On the other side of the spectrum, most sex workers have the intention of making some form of monetary gain. Such a sex worker typically profiles tourists in order to maximize potential payouts. While profiling he will look for older women, over the age of forty or young, overweight women. The sex worker considers these women vulnerable and will play on their vulnerability to get the tourists to obtain feelings for the sex worker. Once the tourist and sex worker obtain a relationship, the sex worker finds it easier for them to engage in a monetary exchange.

=== Defined by the tourist ===
Romance tourists do not label their sex workers "prostitutes". The local men and the tourists understand their roles in the relationship. The primary difference in definition of a local man to a romance tourist and a local man to a sex tourist is the emphasis the romance tourist places on passion instead of a transaction of goods or money for sexual favors.

== Health risks ==
The rate of sexually transmitted infections, including HIV/AIDS, may be relatively high in some countries which are popular destinations for female sex tourism, particularly in comparison to the home countries of many sex tourists. Little or no research has been done into the transmission rates of HIV and other STDs pertaining to sex tourism. Neither has there been reliable research done into whether or not condom use is prevalent among female sex tourists. However, writer Julie Bindel speculates, in an article for The Guardian, that HIV infection figures for the region suggest that condom use by the "beach boys" in the Caribbean may be sporadic, yet female sex tourists do not appear especially preoccupied by the potential risks.

Women seeking to experience sex with foreign men put themselves at a higher risk for sexually transmitted infections. Condom use during sex tours is relatively low. It is often cited that women have the intention to have safe sex with their casual sex partners while on vacation, but at some point during the initiation of the condom, the women do not follow through.

The sex workers usually will not initiate the use of a condom due to the limited availability of condoms, cost, beliefs, or previous experiences the sex worker has had with condoms. Female sex tourists report that, given the atmosphere and the exoticness of their lover, condoms are rarely used or discussed prior to engaging in sexual activities.
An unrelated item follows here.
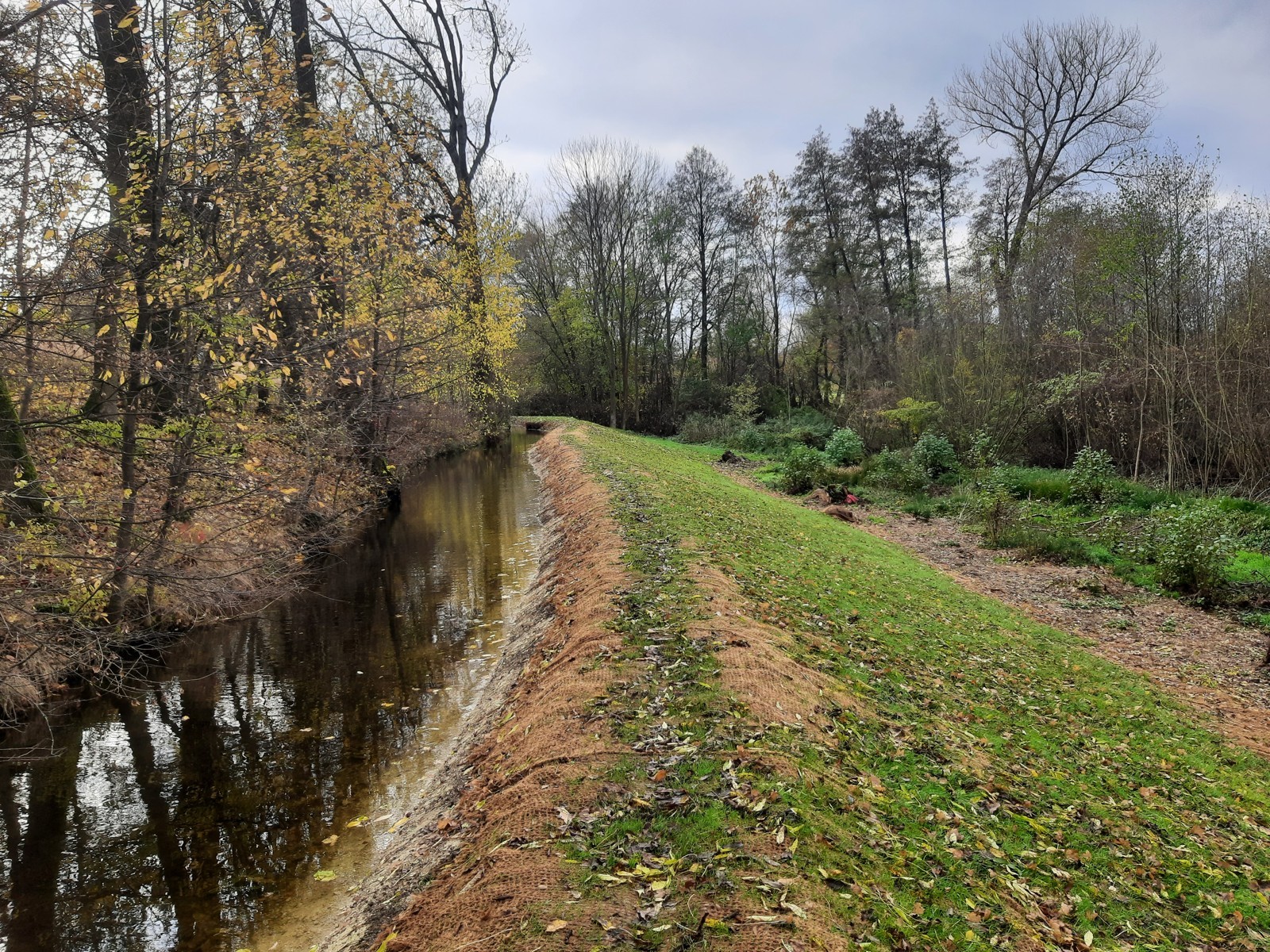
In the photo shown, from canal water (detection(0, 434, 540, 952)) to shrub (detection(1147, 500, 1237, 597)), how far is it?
36.8 feet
The lack of barrier contraceptives increases the risk of the tourist obtaining a sexually transmitted infection from their foreign partner especially when their partner has been with multiple women.
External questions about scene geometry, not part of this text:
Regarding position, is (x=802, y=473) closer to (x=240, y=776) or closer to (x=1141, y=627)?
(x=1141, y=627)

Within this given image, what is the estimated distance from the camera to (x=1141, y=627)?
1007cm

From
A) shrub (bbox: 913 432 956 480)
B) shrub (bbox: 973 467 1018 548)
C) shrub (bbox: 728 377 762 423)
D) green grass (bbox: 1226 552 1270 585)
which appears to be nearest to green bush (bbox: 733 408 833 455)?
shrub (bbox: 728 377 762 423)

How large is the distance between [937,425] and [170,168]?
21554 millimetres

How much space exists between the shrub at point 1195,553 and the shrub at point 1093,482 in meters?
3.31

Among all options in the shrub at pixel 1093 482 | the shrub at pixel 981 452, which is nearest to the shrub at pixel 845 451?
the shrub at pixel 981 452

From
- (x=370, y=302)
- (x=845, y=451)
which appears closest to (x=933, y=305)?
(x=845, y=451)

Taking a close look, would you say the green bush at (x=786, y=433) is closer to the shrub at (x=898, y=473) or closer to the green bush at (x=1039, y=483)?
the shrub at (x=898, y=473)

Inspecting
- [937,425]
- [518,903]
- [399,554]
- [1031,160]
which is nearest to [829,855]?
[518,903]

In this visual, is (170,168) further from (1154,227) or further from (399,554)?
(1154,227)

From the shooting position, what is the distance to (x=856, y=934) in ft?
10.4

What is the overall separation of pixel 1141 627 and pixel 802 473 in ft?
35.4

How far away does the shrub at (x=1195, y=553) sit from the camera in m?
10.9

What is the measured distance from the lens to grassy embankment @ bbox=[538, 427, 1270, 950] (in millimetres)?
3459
It has been found that in the Monteverde region of Costa Rica, female sex tourists engage in some form of unprotected sexual activity with local men known as gringueros (men who pursue gringas, women from the United States), according to data researched by Nancy Romero-Daza. The women in the study were found to not be traditional sex tourists but situational sex tourists.

==In popular culture==
- Heading South is a 2005 drama film about three middle-aged women travelling to Haiti as sexual tourists at a time of political unrest.
- Paradise: Love is a 2012 drama film about a 50-year-old Austrian woman who travels to Kenya as a sex tourist.
- In 2020, Saturday Night Live faced controversy for a sketch starring Adele and Kate McKinnon as female sex tourists in Africa, which was accused of racial fetishisation.